Nada me produce más horror que
volver a casa de madrugada por cualquiera de esas flamantes
autopistas que circunvalan mi ciudad. Los carteles fosforescentes me
infunden un sosiego adormilador, y las luces de los coches se
disuelven líquidas en la cremosa oscuridad. Me hipnotiza ese veloz
resplandor que engulle las líneas blancas de la autovía y me
pregunto si acabaré en la cuneta o contra los pilotes que reverberan
gelatinosos, casi difuminados por los pinceles de mis párpados.
De
pronto pienso en las niñas y me enderezo, me abronco, me pellizco.
Ellas desean verme al despertar, y si muero mientras duermen les
condenaría a una feroz vigilia de pesadillas. Pero el sueño en la
carretera me envuelve con redes sutiles y bostezo como los túneles o
cabeceo al viento como las soñolientas adelfas, cuajadas en la
insoportable monotonía de las regueras.
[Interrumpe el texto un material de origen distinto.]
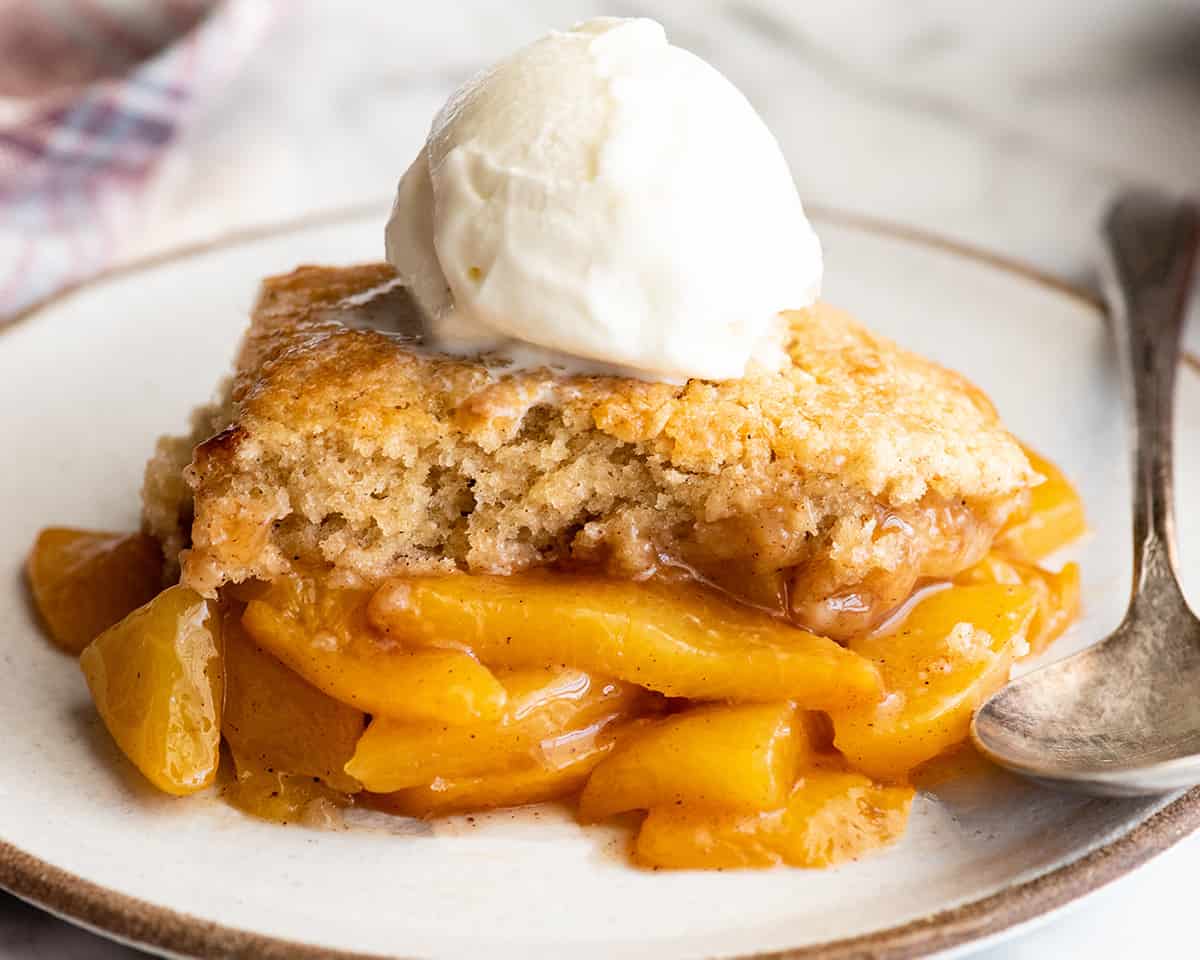 front view of a piece of peach cobbler on a plate with vanilla ice cream on top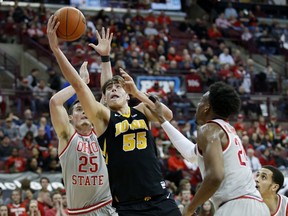 Iowa forward Luka Garza, center, goes up for a shot between Ohio State forward Kyle Young, left, and forward Andre Wesson during the first half of an NCAA college basketball game in Columbus, Ohio, Tuesday, Feb. 26, 2019.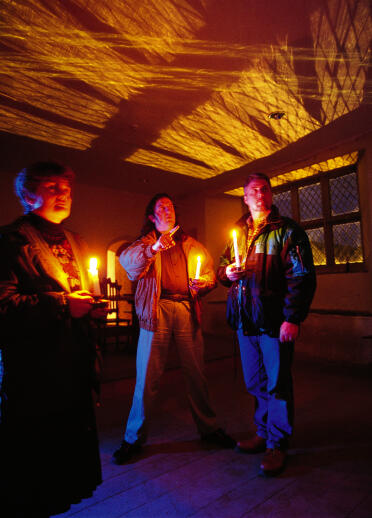 Three men holding candles in a dark and spooky room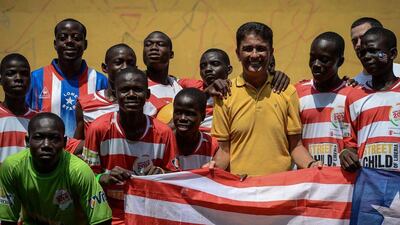 Liberian players pose with Brazilian former football player Jose Roberto Gama de Oliveira aka Bebeto (yellow) during the second edition of the Street Child World Cup in Rio de Janeiro, Brazil, on Tuesday. Yasuyoshi Chiba / AFP / April 1, 2014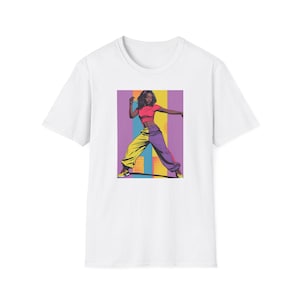 Puede incluir: Camiseta blanca con una ilustración de estilo pop art de una persona en una pose dinámica. La persona lleva un top corto rojo y pantalones de bloques de color amarillos y morados. El fondo tiene rayas verticales.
A lo lejos brilla turbia la
ciudad y en la duermevela busco las farolas de mi calle, la luz del
portal de casa, la lámpara de mi mesilla de noche…
Ya
en la cama me acurruco junto a mis hijas, abrazo sus cuerpecitos
tibios y beso sus mejillas como flanes. Entonces me arrasan las
lágrimas y estremecido por la inercia de la velocidad me invade una
sonámbula sensación de zozobra. Tal vez aún estoy en la autopista,
acaso jamás llegué a casa. Y demudado espero hasta el alba porque
no quiero despertarlas y que descubran que quien las sueña soy yo.